Catalogne : 51 indépendantistes arrêtés après des violences, le gouvernement convoque les chefs de partis en urgence

Un homme brûle un drapeau espagnol lors d\'une manifestation à Barcelone, le 15 octobre 2019.
Un homme brûle un drapeau espagnol lors d'une manifestation à Barcelone, le 15 octobre 2019. (PAU BARRENA / AFP)

Ces violences ont éclaté en marge des manifestations organisées contre la condamnation de neuf responsables indépendantistes à de lourdes peines de prison. 

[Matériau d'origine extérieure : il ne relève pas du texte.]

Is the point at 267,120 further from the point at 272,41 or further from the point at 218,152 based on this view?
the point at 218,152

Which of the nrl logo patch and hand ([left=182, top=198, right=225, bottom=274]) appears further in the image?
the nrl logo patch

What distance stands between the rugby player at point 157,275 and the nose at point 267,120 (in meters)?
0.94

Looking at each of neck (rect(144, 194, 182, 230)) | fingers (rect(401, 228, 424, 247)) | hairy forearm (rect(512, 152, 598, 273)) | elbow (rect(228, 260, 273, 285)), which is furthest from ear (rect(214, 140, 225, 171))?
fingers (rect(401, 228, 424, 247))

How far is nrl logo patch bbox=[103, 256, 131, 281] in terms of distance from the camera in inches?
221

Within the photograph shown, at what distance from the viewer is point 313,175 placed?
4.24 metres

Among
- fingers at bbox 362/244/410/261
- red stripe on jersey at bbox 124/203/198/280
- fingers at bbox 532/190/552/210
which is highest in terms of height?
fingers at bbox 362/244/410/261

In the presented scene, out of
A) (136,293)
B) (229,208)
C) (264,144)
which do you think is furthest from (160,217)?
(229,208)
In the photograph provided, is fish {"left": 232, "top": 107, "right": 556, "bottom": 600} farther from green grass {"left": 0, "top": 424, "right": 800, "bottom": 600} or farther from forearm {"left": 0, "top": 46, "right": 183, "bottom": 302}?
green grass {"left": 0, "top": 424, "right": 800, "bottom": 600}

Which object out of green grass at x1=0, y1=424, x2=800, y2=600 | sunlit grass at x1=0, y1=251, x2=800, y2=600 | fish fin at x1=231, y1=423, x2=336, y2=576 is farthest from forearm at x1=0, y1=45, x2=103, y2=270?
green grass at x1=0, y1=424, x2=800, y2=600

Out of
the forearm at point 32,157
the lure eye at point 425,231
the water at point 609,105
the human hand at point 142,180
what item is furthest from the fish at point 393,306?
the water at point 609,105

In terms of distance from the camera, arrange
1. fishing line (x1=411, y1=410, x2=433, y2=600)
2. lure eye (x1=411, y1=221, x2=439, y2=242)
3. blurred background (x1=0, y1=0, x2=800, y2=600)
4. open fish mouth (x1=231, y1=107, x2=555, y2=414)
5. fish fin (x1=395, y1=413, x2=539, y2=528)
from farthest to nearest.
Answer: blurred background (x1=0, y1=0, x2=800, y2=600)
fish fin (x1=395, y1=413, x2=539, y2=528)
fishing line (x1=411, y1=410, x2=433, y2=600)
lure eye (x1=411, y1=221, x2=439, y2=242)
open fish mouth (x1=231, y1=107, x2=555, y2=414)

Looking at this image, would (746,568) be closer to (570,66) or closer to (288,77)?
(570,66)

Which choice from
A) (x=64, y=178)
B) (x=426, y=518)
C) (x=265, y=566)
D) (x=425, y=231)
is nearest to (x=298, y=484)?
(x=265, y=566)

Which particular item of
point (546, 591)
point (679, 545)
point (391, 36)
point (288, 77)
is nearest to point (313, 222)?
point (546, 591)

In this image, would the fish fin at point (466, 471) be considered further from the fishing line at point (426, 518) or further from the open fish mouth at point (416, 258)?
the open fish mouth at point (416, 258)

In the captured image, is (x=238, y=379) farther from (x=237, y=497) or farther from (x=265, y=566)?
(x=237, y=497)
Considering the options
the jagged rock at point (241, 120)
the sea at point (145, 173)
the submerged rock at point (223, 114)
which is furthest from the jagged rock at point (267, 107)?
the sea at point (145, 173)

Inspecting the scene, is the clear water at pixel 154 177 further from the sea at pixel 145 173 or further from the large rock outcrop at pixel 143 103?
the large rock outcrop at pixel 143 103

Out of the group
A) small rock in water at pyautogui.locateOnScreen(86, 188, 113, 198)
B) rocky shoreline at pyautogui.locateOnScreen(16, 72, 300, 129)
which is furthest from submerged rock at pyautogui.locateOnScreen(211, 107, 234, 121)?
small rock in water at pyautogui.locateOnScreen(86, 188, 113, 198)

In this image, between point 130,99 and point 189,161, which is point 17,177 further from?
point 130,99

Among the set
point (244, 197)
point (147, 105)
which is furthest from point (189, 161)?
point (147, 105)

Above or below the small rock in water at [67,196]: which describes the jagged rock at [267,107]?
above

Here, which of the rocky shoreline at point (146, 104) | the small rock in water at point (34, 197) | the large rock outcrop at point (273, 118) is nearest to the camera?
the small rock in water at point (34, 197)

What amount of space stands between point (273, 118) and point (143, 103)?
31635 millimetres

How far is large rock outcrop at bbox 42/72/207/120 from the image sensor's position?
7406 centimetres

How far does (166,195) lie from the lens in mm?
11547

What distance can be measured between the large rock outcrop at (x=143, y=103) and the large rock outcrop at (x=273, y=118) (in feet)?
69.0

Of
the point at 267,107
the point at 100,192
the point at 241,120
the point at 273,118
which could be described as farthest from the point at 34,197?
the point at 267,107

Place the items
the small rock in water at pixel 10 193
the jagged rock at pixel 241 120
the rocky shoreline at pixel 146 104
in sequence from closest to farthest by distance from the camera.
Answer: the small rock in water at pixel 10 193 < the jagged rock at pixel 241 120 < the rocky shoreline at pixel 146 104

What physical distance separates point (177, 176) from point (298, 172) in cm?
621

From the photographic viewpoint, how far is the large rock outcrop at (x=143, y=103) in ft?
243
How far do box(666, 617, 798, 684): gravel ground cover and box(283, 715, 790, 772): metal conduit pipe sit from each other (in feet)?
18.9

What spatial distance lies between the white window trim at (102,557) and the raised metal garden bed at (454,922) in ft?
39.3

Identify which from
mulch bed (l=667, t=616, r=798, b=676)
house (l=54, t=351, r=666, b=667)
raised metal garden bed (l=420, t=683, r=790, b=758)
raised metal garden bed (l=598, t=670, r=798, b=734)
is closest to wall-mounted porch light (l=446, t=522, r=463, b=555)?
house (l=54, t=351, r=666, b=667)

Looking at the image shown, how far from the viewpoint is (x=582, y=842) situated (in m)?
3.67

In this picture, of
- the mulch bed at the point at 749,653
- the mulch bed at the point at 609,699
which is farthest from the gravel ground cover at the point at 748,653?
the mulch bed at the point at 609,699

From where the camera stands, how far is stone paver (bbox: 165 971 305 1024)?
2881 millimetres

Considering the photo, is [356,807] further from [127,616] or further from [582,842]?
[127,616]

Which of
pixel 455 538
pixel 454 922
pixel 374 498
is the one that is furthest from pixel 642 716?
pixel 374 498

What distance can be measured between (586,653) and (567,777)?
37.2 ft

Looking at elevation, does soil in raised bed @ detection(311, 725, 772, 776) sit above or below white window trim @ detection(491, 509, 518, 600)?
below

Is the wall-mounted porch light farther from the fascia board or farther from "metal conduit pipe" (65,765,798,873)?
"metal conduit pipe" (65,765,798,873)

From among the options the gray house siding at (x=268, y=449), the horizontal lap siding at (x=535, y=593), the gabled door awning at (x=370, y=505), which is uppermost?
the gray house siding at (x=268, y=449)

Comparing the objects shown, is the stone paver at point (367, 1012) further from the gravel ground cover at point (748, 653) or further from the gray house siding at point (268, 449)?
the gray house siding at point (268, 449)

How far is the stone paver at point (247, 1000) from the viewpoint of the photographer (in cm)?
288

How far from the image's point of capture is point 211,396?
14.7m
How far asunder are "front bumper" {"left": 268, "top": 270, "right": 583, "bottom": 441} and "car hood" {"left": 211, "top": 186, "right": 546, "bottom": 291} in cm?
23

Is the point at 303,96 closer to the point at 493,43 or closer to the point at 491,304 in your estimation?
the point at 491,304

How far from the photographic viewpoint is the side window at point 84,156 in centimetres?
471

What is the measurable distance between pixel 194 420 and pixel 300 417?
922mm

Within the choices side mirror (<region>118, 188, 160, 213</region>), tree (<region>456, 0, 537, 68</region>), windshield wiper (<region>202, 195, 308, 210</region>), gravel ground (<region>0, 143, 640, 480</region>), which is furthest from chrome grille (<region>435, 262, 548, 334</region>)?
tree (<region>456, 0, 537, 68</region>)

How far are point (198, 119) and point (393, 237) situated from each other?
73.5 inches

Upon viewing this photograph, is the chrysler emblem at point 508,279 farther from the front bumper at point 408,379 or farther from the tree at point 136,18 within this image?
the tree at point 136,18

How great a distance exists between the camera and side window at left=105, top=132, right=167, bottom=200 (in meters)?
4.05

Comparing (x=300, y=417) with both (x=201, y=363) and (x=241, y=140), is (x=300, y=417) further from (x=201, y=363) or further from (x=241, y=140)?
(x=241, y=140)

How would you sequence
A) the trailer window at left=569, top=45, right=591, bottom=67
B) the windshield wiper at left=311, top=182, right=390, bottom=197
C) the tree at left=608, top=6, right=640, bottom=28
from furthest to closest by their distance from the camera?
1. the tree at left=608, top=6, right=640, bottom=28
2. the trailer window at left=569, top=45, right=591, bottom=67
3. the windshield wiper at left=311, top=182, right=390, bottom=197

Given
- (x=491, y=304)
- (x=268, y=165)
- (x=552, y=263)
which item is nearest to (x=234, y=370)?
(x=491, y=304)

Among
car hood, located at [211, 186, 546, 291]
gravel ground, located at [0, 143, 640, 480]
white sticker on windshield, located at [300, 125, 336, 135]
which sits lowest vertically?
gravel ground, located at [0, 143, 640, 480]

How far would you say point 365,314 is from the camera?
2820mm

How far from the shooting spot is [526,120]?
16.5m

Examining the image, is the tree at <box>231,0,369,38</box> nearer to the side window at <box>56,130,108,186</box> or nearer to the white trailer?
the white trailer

Les scènes de violence se poursuivent en Catalogne, après la condamnation à Madrid de neuf responsables indépendantistes. Cinquante-et-une personnes ont été arrêtées après des violences survenues, dans la nuit de mardi à mercredi, lors de manifestations dans la région contre cette décision de justice, a annoncé le gouvernement espagnol, mercredi 16 octobre. 

72 policiers régionaux et nationaux ont été blessés dans ces violences, certains souffrant de fractures, selon le ministère de l'Intérieur. Entre forces de l'ordre et manifestants, 125 personnes ont été blessées, selon les services d'urgence.

Dans la foulée, le chef du gouvernement espagnol a convoqué d'urgence les patrons des principaux partis. Ces consultations avec la droite, le centre libéral et la gauche radicale visent à déterminer la réponse à donner.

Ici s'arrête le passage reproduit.